_Task directions:_ Exactly as given, output all the records that follow.

_Data provided:_
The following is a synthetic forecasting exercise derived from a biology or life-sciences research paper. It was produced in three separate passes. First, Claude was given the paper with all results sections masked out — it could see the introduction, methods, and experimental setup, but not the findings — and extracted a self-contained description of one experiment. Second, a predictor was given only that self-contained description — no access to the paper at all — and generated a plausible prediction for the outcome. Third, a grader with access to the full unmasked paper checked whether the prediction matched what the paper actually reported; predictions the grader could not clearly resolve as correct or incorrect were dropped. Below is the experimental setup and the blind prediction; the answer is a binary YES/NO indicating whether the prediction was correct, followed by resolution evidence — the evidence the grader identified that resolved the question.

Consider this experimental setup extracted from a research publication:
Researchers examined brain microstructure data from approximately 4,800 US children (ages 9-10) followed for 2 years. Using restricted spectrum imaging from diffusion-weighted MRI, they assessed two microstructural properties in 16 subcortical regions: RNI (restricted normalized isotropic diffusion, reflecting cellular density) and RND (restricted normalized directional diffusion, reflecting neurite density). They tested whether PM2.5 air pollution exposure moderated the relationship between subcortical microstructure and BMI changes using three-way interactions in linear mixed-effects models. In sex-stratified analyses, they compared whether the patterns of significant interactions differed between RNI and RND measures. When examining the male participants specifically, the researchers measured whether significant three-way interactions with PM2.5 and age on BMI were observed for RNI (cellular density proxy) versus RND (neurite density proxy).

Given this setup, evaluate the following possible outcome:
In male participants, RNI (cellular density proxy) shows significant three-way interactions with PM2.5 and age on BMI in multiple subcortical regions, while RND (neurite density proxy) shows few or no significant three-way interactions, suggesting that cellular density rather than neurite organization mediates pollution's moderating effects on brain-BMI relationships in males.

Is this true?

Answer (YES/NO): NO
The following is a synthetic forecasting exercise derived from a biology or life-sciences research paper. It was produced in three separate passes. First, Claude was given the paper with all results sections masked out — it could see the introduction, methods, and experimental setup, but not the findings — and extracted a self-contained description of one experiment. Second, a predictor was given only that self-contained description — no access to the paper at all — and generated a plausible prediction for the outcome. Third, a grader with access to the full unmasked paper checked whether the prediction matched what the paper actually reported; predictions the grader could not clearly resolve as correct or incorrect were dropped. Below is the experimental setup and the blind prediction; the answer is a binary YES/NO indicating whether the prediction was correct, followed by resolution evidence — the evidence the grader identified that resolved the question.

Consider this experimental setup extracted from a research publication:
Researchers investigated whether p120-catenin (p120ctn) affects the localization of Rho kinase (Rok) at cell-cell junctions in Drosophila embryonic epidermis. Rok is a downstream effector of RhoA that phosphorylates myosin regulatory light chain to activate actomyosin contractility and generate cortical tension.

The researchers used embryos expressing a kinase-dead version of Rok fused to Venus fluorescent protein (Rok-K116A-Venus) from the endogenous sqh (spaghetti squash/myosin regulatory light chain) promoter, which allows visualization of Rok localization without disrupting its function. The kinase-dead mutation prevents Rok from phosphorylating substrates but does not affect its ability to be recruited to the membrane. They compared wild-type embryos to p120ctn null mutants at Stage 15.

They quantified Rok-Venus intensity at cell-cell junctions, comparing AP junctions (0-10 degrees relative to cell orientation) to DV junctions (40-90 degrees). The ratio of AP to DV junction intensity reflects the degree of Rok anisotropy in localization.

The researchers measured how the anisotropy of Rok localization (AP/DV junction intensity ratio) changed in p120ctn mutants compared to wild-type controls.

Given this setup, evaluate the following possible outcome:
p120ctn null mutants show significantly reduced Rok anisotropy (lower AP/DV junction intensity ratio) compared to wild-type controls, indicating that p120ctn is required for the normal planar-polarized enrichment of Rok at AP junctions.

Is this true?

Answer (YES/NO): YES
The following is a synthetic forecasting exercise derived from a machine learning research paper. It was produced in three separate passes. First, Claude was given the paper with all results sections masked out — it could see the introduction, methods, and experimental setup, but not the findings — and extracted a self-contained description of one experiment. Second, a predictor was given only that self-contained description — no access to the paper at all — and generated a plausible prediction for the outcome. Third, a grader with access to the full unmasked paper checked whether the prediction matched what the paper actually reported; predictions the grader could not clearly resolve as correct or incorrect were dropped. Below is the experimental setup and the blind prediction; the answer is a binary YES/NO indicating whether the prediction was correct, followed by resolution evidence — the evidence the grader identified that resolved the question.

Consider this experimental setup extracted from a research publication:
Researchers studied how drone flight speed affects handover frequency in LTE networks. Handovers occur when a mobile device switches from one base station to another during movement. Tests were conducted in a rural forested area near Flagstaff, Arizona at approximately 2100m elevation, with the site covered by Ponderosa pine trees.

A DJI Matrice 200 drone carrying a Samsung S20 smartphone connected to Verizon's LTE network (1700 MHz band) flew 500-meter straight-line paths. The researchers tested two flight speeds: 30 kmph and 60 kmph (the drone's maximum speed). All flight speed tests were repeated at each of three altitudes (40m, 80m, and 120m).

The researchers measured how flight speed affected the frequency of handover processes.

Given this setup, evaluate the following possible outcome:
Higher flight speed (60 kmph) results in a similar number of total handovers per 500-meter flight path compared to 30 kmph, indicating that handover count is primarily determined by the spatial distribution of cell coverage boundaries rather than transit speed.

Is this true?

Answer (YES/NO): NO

_Reply:_
The following is a synthetic forecasting exercise derived from a biology or life-sciences research paper. It was produced in three separate passes. First, Claude was given the paper with all results sections masked out — it could see the introduction, methods, and experimental setup, but not the findings — and extracted a self-contained description of one experiment. Second, a predictor was given only that self-contained description — no access to the paper at all — and generated a plausible prediction for the outcome. Third, a grader with access to the full unmasked paper checked whether the prediction matched what the paper actually reported; predictions the grader could not clearly resolve as correct or incorrect were dropped. Below is the experimental setup and the blind prediction; the answer is a binary YES/NO indicating whether the prediction was correct, followed by resolution evidence — the evidence the grader identified that resolved the question.

Consider this experimental setup extracted from a research publication:
Researchers examined brain microstructure data from approximately 4,800 US children (ages 9-10) followed for 2 years. Using restricted spectrum imaging from diffusion-weighted MRI, they assessed two microstructural properties in 16 subcortical regions: RNI (restricted normalized isotropic diffusion, reflecting cellular density) and RND (restricted normalized directional diffusion, reflecting neurite density). They tested whether PM2.5 air pollution exposure moderated the relationship between subcortical microstructure and BMI changes using three-way interactions in linear mixed-effects models. In sex-stratified analyses, they compared whether the patterns of significant interactions differed between RNI and RND measures. When examining the male participants specifically, the researchers measured whether significant three-way interactions with PM2.5 and age on BMI were observed for RNI (cellular density proxy) versus RND (neurite density proxy).

Given this setup, evaluate the following possible outcome:
In male participants, RNI (cellular density proxy) shows significant three-way interactions with PM2.5 and age on BMI in multiple subcortical regions, while RND (neurite density proxy) shows few or no significant three-way interactions, suggesting that cellular density rather than neurite organization mediates pollution's moderating effects on brain-BMI relationships in males.

Is this true?

Answer (YES/NO): NO
The following is a synthetic forecasting exercise derived from a biology or life-sciences research paper. It was produced in three separate passes. First, Claude was given the paper with all results sections masked out — it could see the introduction, methods, and experimental setup, but not the findings — and extracted a self-contained description of one experiment. Second, a predictor was given only that self-contained description — no access to the paper at all — and generated a plausible prediction for the outcome. Third, a grader with access to the full unmasked paper checked whether the prediction matched what the paper actually reported; predictions the grader could not clearly resolve as correct or incorrect were dropped. Below is the experimental setup and the blind prediction; the answer is a binary YES/NO indicating whether the prediction was correct, followed by resolution evidence — the evidence the grader identified that resolved the question.

Consider this experimental setup extracted from a research publication:
Researchers investigated whether p120-catenin (p120ctn) affects the localization of Rho kinase (Rok) at cell-cell junctions in Drosophila embryonic epidermis. Rok is a downstream effector of RhoA that phosphorylates myosin regulatory light chain to activate actomyosin contractility and generate cortical tension.

The researchers used embryos expressing a kinase-dead version of Rok fused to Venus fluorescent protein (Rok-K116A-Venus) from the endogenous sqh (spaghetti squash/myosin regulatory light chain) promoter, which allows visualization of Rok localization without disrupting its function. The kinase-dead mutation prevents Rok from phosphorylating substrates but does not affect its ability to be recruited to the membrane. They compared wild-type embryos to p120ctn null mutants at Stage 15.

They quantified Rok-Venus intensity at cell-cell junctions, comparing AP junctions (0-10 degrees relative to cell orientation) to DV junctions (40-90 degrees). The ratio of AP to DV junction intensity reflects the degree of Rok anisotropy in localization.

The researchers measured how the anisotropy of Rok localization (AP/DV junction intensity ratio) changed in p120ctn mutants compared to wild-type controls.

Given this setup, evaluate the following possible outcome:
p120ctn null mutants show significantly reduced Rok anisotropy (lower AP/DV junction intensity ratio) compared to wild-type controls, indicating that p120ctn is required for the normal planar-polarized enrichment of Rok at AP junctions.

Is this true?

Answer (YES/NO): YES
The following is a synthetic forecasting exercise derived from a machine learning research paper. It was produced in three separate passes. First, Claude was given the paper with all results sections masked out — it could see the introduction, methods, and experimental setup, but not the findings — and extracted a self-contained description of one experiment. Second, a predictor was given only that self-contained description — no access to the paper at all — and generated a plausible prediction for the outcome. Third, a grader with access to the full unmasked paper checked whether the prediction matched what the paper actually reported; predictions the grader could not clearly resolve as correct or incorrect were dropped. Below is the experimental setup and the blind prediction; the answer is a binary YES/NO indicating whether the prediction was correct, followed by resolution evidence — the evidence the grader identified that resolved the question.

Consider this experimental setup extracted from a research publication:
Researchers studied how drone flight speed affects handover frequency in LTE networks. Handovers occur when a mobile device switches from one base station to another during movement. Tests were conducted in a rural forested area near Flagstaff, Arizona at approximately 2100m elevation, with the site covered by Ponderosa pine trees.

A DJI Matrice 200 drone carrying a Samsung S20 smartphone connected to Verizon's LTE network (1700 MHz band) flew 500-meter straight-line paths. The researchers tested two flight speeds: 30 kmph and 60 kmph (the drone's maximum speed). All flight speed tests were repeated at each of three altitudes (40m, 80m, and 120m).

The researchers measured how flight speed affected the frequency of handover processes.

Given this setup, evaluate the following possible outcome:
Higher flight speed (60 kmph) results in a similar number of total handovers per 500-meter flight path compared to 30 kmph, indicating that handover count is primarily determined by the spatial distribution of cell coverage boundaries rather than transit speed.

Is this true?

Answer (YES/NO): NO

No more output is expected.